• **What you should do**: Among the entries below, find the line with "kingdom: Animalia", then quote it and each following line up to and including the line with "common name: gray fox", and nothing else.

• **Records to use**:
********************

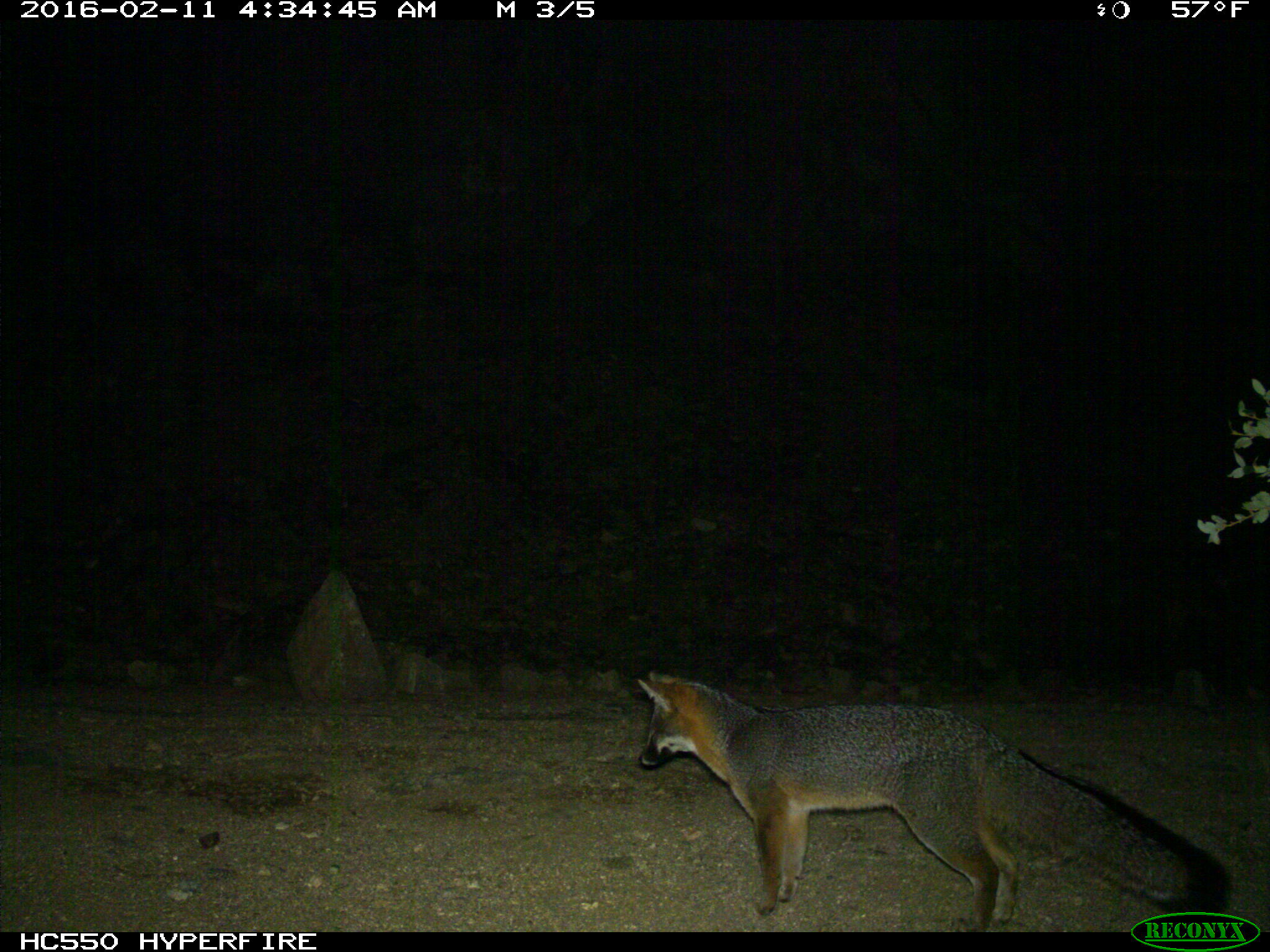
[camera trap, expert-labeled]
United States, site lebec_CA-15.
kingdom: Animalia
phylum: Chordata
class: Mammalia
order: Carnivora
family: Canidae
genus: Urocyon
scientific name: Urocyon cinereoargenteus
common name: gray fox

********************

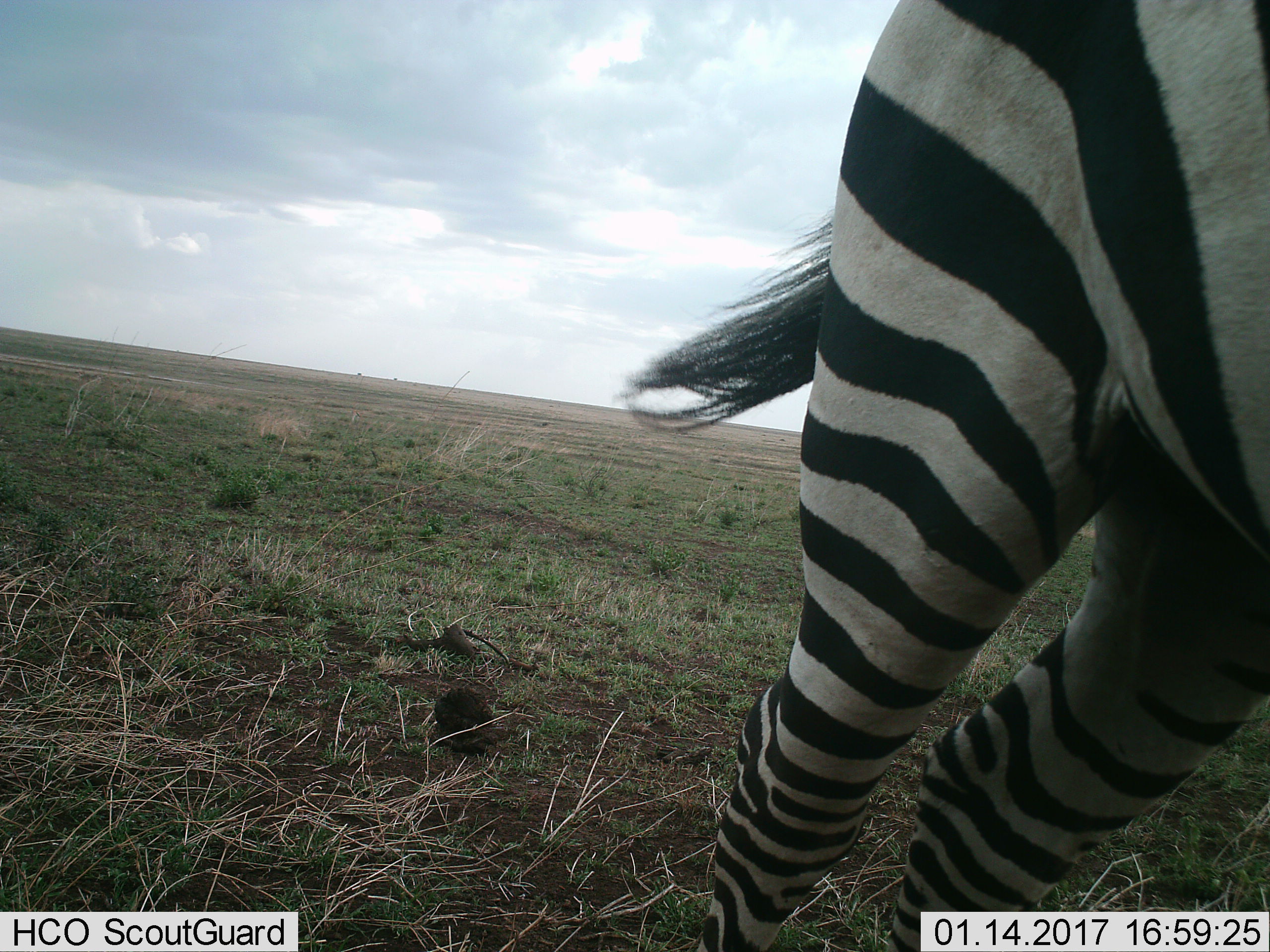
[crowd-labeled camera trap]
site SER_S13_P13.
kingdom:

********************

• **Result below**:
kingdom: Animalia
phylum: Chordata
class: Mammalia
order: Carnivora
family: Canidae
genus: Urocyon
scientific name: Urocyon cinereoargenteus
common name: gray fox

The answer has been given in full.